Nick, Luttsy & Susie O’Neill is an Australian Breakfast radio show made up of Nick Allen-Ducat, David "Luttsy" Lutteral and Susie O’Neill. It is broadcast on Nova 106.9 Brisbane from 6 am to 9 am on weekdays.

A daily podcast featuring the best bits from each show is available on the Nova Player as is the podcast for all other Nova FM shows in Australia.

==History==
The show commenced with Nova 106.9's inaugural broadcast on 4 April 2005 starring Meshel Laurie, Ashley Bradnam, David "Luttsy" Lutteral and Kip Wightman. The show disbanded in 2009 with Wightman leaving to join his girlfriend Emileigh in Boston and Bradnam standing down due to personal issues. This eventually led to Laurie fronting a new show, Meshel, Tim and Marty.

The original breakfast show partially reformed in 2011 with Ash and Luttsy rejoining the station, alongside Camilla Severi and Dan Anstey.

In November 2011, it was announced that Kip Wightman would be re-joining the Breakfast show in 2012 to present Ash, Kip and Luttsy.

In May 2016, Susie O'Neill joined the show as co-host. They were the #1 Breakfast radio program in Brisbane in 2019.

In October 2021, Kip Wightman resigned from the show after 15 years with the network. Chris “Buzz” Bezzina was later appointed as anchor of the show.

Ange Anderson, the show's long-term newsreader, departed in mid-2023 after twelve years. She was a recipient of the Best Commercial Newsreader (FM) award at the Australian Commercial Radio Awards in 2016 and 2019.

In October 2024, O'Neill announced that she would be leaving the show on 28 November.

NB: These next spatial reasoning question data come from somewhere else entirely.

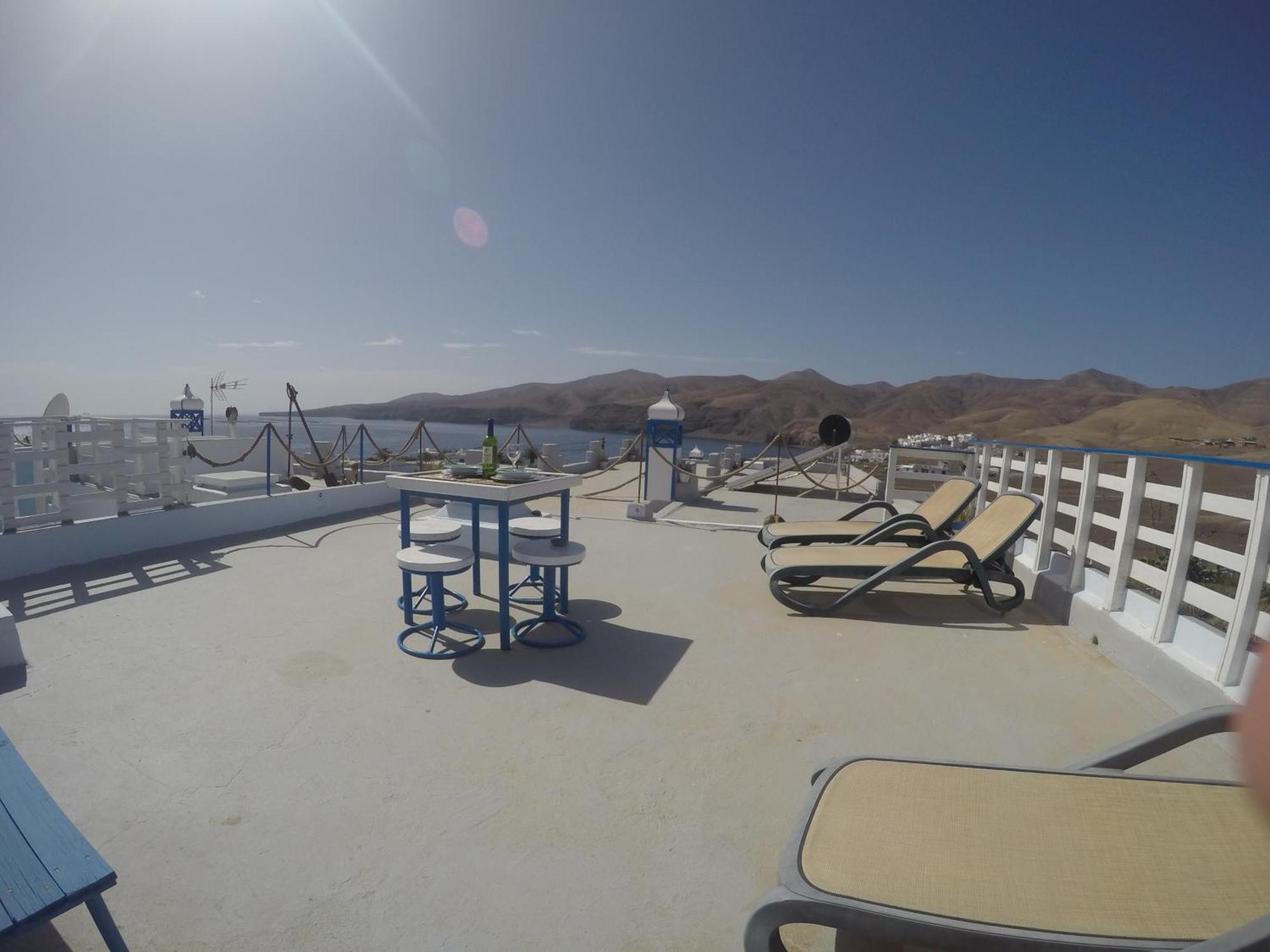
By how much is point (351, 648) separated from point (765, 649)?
7.96 ft

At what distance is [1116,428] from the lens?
30125 mm

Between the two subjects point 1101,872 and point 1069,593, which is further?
point 1069,593

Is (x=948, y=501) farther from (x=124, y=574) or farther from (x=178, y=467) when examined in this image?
(x=178, y=467)

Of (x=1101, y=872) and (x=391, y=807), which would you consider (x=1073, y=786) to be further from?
(x=391, y=807)

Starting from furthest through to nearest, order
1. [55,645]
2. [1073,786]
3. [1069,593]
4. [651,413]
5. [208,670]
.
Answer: [651,413] < [1069,593] < [55,645] < [208,670] < [1073,786]

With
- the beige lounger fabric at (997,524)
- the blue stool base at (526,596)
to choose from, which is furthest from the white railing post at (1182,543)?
the blue stool base at (526,596)

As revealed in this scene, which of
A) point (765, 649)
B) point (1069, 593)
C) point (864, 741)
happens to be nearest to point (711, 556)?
point (765, 649)

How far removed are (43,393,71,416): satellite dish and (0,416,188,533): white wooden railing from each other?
3.35 feet

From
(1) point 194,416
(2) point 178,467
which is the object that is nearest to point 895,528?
(2) point 178,467

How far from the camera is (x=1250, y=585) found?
2818 mm

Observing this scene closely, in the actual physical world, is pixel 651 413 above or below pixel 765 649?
above

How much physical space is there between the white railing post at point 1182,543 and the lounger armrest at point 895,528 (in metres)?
1.84

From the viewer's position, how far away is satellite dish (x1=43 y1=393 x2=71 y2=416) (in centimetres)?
734

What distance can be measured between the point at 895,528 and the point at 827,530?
57 centimetres
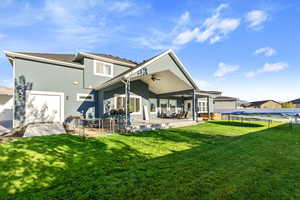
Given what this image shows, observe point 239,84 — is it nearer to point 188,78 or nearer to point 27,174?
point 188,78

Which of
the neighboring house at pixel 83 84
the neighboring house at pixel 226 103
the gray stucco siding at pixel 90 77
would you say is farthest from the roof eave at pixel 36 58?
the neighboring house at pixel 226 103

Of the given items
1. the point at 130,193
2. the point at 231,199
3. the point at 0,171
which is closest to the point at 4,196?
the point at 0,171

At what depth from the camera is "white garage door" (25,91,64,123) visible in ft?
31.3

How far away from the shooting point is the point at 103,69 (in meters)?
12.4

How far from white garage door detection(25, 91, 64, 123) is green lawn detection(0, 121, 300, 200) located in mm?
4959

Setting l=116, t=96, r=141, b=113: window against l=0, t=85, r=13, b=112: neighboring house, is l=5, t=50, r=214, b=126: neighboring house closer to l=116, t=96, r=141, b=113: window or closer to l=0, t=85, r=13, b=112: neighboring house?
l=116, t=96, r=141, b=113: window

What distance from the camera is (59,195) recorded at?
8.63 feet

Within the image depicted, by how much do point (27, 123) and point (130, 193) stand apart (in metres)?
10.2

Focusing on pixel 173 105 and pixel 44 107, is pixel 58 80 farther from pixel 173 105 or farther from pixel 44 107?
pixel 173 105

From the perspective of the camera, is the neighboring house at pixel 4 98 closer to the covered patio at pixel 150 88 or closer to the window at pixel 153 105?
the covered patio at pixel 150 88

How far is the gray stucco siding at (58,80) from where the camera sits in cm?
948

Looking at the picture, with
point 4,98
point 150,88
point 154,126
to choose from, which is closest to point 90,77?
point 150,88

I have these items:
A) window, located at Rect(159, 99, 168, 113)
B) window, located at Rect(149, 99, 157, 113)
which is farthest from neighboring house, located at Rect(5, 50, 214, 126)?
window, located at Rect(159, 99, 168, 113)

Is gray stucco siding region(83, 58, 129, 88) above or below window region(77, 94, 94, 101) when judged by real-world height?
above
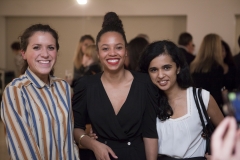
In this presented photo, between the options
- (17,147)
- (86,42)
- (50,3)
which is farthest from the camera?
(50,3)

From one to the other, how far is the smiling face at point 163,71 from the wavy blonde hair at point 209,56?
5.49 feet

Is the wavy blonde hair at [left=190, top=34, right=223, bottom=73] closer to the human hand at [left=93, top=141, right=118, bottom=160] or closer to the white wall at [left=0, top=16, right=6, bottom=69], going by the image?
the human hand at [left=93, top=141, right=118, bottom=160]

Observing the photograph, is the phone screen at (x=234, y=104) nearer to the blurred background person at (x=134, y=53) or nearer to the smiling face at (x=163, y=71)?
the smiling face at (x=163, y=71)

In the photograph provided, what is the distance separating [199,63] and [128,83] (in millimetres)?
1894

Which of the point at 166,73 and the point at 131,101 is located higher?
the point at 166,73

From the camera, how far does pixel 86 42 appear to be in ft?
16.3

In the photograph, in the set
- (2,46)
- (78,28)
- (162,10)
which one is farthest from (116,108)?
(2,46)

In November 2025, Nova announced that Nikki Osborne will join the show from January 2025 and the show will be named, Ash, Luttsy & Nikki Osborne.

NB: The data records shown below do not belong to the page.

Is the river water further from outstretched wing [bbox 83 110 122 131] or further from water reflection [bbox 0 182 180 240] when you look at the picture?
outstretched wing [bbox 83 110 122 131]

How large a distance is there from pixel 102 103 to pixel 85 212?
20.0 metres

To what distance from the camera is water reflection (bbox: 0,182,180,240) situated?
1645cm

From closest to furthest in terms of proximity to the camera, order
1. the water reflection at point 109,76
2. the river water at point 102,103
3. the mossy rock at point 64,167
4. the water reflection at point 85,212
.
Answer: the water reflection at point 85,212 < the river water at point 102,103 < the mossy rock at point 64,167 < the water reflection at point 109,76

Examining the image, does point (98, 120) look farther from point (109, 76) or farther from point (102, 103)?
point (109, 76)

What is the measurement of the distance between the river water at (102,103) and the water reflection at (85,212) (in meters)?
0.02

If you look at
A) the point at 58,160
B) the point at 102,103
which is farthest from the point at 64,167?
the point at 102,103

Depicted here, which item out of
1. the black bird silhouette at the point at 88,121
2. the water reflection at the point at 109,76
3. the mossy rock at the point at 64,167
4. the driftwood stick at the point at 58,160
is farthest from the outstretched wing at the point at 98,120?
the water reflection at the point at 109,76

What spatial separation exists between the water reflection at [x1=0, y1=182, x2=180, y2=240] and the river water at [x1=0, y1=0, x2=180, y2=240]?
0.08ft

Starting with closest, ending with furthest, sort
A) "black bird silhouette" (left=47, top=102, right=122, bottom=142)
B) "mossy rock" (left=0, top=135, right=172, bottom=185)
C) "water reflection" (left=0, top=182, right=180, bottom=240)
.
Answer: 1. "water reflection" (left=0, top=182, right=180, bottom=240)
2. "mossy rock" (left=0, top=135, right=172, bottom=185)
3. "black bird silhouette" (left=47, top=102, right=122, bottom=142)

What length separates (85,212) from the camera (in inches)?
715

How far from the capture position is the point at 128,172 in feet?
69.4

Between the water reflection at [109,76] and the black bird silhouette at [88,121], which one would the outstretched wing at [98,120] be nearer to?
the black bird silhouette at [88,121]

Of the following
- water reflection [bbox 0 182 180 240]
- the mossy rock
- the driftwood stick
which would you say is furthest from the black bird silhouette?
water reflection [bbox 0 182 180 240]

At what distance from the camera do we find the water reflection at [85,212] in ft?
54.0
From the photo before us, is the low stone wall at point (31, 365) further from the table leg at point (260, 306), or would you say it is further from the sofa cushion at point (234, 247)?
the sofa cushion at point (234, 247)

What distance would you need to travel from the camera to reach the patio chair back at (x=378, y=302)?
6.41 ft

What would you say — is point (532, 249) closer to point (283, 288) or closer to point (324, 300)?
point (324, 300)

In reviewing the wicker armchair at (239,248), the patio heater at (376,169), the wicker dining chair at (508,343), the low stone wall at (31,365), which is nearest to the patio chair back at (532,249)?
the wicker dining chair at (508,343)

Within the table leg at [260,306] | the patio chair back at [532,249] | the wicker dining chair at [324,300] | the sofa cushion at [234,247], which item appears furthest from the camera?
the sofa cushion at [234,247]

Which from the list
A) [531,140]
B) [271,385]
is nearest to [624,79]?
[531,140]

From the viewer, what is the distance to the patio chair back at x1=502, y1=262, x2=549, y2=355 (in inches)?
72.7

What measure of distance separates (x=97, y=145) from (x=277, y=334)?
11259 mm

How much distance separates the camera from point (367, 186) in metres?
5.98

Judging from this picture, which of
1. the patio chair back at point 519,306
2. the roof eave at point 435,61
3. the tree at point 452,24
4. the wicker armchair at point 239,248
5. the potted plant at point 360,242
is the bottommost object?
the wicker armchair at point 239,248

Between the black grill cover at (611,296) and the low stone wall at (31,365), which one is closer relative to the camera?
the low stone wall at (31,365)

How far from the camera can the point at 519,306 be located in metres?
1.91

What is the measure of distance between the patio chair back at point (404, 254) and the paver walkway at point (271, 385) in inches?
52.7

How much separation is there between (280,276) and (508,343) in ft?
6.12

Mitch Lewis, the son of NRL legend Wally Lewis), joined the program as an assistant producer before moving into an on‑air role as sports reporter, a position he held from March 2008 until April 2026.

Ashleigh Smith is the program’s Executive Producer, supported by Chris “Buzz” Bezzina as Program Manager and Lachlan Sands as Producer.

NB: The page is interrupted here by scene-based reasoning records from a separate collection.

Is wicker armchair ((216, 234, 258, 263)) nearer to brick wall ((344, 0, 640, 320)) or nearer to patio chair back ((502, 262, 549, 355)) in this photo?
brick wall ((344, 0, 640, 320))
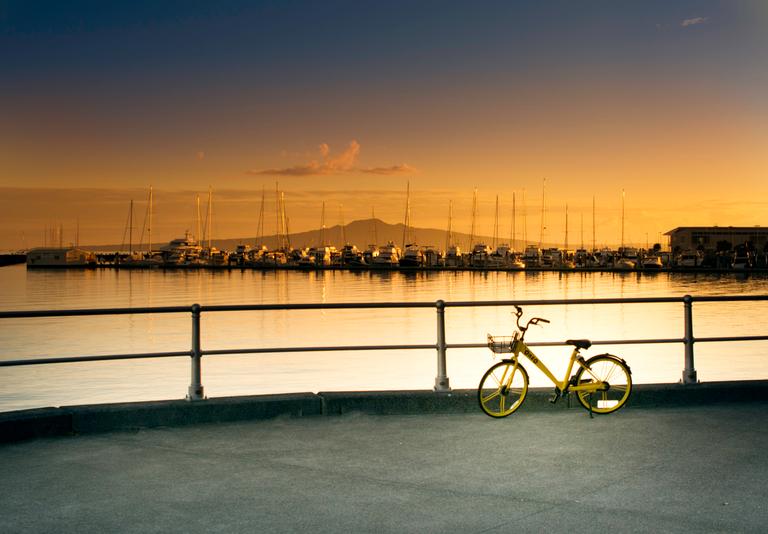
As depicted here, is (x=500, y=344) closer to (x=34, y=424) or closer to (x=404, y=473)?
(x=404, y=473)

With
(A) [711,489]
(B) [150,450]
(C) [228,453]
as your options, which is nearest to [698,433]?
(A) [711,489]

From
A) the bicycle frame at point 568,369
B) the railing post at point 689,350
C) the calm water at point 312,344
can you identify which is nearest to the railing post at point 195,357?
the bicycle frame at point 568,369

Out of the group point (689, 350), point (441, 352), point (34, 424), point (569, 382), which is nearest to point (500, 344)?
point (441, 352)

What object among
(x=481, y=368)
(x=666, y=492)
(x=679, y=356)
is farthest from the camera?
(x=679, y=356)

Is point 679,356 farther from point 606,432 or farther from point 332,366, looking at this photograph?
point 606,432

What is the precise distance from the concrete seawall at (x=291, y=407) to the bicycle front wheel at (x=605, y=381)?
469 millimetres

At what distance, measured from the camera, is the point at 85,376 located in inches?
1709

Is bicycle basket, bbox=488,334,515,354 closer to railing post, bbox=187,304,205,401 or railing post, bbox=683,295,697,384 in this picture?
railing post, bbox=683,295,697,384

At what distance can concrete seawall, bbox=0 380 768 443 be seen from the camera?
9453mm

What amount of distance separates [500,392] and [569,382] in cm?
93

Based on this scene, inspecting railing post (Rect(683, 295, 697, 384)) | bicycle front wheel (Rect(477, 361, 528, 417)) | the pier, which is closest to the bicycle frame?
bicycle front wheel (Rect(477, 361, 528, 417))

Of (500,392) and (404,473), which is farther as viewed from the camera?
(500,392)

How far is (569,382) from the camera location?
412 inches

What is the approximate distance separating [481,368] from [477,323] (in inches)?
1219
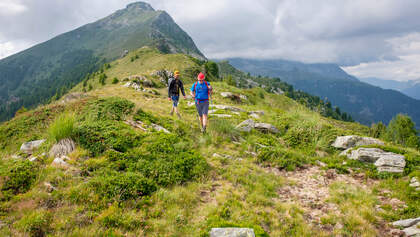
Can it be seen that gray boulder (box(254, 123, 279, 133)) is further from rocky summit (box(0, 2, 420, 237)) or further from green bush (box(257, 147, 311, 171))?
green bush (box(257, 147, 311, 171))

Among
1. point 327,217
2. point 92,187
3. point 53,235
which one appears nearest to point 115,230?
point 53,235

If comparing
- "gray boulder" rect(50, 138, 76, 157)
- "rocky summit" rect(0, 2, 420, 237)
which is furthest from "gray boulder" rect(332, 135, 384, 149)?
"gray boulder" rect(50, 138, 76, 157)

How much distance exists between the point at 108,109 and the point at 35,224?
7263 mm

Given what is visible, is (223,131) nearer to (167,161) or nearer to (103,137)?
(167,161)

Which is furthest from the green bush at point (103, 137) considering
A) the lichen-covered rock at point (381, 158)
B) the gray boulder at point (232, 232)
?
the lichen-covered rock at point (381, 158)

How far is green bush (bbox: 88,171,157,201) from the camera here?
506 centimetres

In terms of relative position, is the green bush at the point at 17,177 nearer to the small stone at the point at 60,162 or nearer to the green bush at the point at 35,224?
the small stone at the point at 60,162

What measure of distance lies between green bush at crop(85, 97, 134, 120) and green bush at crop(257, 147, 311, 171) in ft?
23.7

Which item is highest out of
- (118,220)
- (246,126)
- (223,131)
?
(246,126)

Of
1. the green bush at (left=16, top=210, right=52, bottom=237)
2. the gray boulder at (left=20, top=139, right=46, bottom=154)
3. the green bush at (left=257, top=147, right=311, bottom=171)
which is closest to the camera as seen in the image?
the green bush at (left=16, top=210, right=52, bottom=237)

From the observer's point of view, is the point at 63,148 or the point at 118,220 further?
the point at 63,148

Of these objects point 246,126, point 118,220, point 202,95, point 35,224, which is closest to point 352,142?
point 246,126

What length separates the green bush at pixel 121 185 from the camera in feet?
16.6

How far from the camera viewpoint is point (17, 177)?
5105 mm
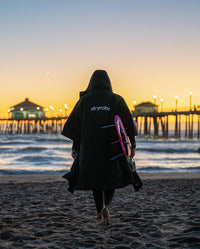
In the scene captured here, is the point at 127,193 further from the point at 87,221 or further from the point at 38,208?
the point at 87,221

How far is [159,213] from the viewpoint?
398 centimetres

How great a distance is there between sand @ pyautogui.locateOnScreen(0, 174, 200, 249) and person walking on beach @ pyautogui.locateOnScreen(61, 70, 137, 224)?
377mm

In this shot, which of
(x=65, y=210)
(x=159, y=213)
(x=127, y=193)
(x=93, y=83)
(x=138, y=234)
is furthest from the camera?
(x=127, y=193)

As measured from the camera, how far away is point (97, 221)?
3.58 meters

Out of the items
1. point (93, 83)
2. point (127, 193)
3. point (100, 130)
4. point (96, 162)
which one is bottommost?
point (127, 193)

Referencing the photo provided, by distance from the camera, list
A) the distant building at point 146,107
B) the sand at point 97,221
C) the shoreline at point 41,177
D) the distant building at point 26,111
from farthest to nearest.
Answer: the distant building at point 26,111, the distant building at point 146,107, the shoreline at point 41,177, the sand at point 97,221

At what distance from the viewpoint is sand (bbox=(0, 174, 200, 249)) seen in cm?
278

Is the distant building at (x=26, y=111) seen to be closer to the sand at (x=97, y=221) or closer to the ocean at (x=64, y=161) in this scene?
the ocean at (x=64, y=161)

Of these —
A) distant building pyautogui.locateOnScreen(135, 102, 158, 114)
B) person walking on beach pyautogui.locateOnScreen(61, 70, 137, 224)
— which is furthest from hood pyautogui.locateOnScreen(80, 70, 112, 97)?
distant building pyautogui.locateOnScreen(135, 102, 158, 114)

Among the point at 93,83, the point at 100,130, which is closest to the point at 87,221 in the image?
the point at 100,130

In December 2025, Nikki Osborne resigned live on air, and it was announced that Nick Allen-Ducat and Susie O’Neill would join the program, which was relaunched in 2026 as Nick, Luttsy & Susie O’Neill.

==Controversies==
In June 2017, Lutteral made accusations on the show that comedy duo Hamish & Andy had stolen his idea for a show called Cracking Yarns which was used for True Story with Hamish & Andy. Lutteral said that he had shared his idea to Andy Lee three years prior during an encounter in New York City and later began filming a pilot for Channel Nine with co-host Bradnam which was never completed. A spokesman for Nine had denied the claims by Lutteral stating that "the program True Story with Hamish & Andy was conceived, and was in development by Radio Karate, over a year before Andy and Luttsy met in New York." On 8 June 2017 Lutteral apologised on the show over his claims that his idea was stolen. He said on the show "I fully accept now that that was not the case. I’ve now seen the concept document from 2013 developed by Hamish and Andy’s team for True Story. It is clear to me that they had conceived and documented the format for True Story over a year before I met with Andy in New York."